From the first whistle, Rangers had an edge and Celtic did not. They had aggression and energy and a crowd roaring them on. Celtic had no Cameron Carter-Vickers, no Greg Taylor, no Alistair Johnson and no stability at the back as a consequence.
This fixture has been pockmarked by Rangers’ weaknesses in defence and Rangers’ wastefulness up front. The tables turned entirely.
It was Beale’s team who were solid at one end and ruthless at the other. It was Postecoglou’s men who were vulnerable in front of Joe Hart and profligate when attacking Robby McCrorie. Kyogo Furuhashi didn’t start this time. He was missed.
‘Cantwell was the best player on the pitch’
Todd Cantwell sent Rangers on their way, thrashing in a shot from close range when Hart parried an effort from John Lundstram. In previous Old Firms, Rangers men in that kind of position might have ballooned it over the bar. Cantwell drove it straight and true, as emphatic as you please.
Cantwell was excellent. Creatively, defensively, work-rate, all-round influence – he was the best player on the park. He scored one and might have scored another.
At one point he gesticulated to the crowd to up their noise, which they duly did. It was all a bit much for Postecoglou’s side.
In Norwich, Cantwell was once the coming kid. Reared within walking distance of Carrow Road. One of their own.

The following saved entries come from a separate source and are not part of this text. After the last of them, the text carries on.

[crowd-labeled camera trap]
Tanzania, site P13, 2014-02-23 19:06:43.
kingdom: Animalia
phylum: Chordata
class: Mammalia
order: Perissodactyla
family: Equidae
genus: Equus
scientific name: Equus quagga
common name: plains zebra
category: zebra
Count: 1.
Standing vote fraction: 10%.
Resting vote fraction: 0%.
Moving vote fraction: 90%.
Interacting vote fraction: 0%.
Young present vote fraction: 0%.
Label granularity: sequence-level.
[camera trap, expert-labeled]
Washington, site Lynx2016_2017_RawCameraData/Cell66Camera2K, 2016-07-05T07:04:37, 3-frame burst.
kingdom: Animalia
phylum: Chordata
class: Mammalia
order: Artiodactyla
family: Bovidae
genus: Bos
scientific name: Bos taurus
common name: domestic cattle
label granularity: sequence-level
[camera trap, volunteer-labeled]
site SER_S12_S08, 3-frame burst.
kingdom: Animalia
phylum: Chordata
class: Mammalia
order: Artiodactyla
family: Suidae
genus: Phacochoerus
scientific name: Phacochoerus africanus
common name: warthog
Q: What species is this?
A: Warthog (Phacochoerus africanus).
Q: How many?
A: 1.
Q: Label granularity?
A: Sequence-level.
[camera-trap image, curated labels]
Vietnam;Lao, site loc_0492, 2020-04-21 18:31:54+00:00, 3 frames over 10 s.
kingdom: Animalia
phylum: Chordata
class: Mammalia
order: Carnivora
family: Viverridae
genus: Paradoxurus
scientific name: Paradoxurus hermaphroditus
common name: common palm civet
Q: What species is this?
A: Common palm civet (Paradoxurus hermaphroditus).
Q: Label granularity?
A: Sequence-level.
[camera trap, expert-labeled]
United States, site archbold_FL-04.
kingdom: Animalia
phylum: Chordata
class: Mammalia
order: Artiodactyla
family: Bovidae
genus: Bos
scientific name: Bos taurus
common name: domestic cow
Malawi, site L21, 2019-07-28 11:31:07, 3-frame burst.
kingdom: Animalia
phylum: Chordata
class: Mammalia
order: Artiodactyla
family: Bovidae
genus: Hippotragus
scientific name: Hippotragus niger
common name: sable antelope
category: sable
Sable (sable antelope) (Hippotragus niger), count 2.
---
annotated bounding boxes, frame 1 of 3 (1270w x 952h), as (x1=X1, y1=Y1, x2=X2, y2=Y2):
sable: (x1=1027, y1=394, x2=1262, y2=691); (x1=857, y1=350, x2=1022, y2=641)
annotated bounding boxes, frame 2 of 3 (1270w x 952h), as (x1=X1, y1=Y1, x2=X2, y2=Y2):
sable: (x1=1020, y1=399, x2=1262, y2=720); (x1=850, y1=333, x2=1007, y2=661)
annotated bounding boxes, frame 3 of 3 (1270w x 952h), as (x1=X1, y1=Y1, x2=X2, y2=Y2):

As a boy coming through the ranks he felt he was always written off. Talented, but not strong enough. A nice player, but not enough dog in him, not enough resilience.
The critics were wrong, in the beginning at any rate.
Cantwell broke into the Norwich team with a vengeance from the summer of 2019. He scored in the Premier League against Chelsea in a 3-2 loss. He scored in the Premier League against Manchester City in a 3-2 win. He scored in the Premier League against Everton and Norwich won again, 2-0. He was 21 years old. He’s still only 25.
He scored against Arsenal in the December, against Wolves in the January. He got another against Manchester United in the FA Cup.
He was dazzling. People whispered about a £30m move to Aston Villa. The notion back then that Rangers would be able to afford him one day would have been laughed out of town.
What happened? Norwich fans are still trying to figure it out, but the fact is that when a player they were giddy about, a talent who was a jewel of their academy, left the club to join Rangers the overwhelming reaction was that of relief.
He was mercurial. His spark faded. He got distracted. Maybe there was a touch of truculence there, a shade of arrogance that was unhealthy.
On one occasion he stormed off down the tunnel when substituted early. He posted cryptic messages on social media about things that were upsetting him at the club. There was talk of conflict with one manager and then another. Sometimes it spilled out into the public. It wasn’t pretty.
All the time, there was hope among Norwich fans that he would get it together and fulfil his promise, but it was forlorn hope. Social media went after him. It was a mess.
He went to Bournemouth on loan and then back to Norwich. Before he fetched up at Rangers he hadn’t scored in 54 games. He’s now got four in his past eight, a winner against Aberdeen last week topped by his opener against Celtic.
If Cantwell can find this kind of consistency during the hard months of next season when the league is alive rather than dead in the water then he has to have a role to play.
If he’s got his mojo back then that’s good news for Beale as he embarks on revamping his squad in the summer. This victory means he can do it in peace, or whatever passes for peace in the city when your rival is winning everything.
It was a moment of respite. A chance to breathe. Celtic won’t care. Rangers will care very much.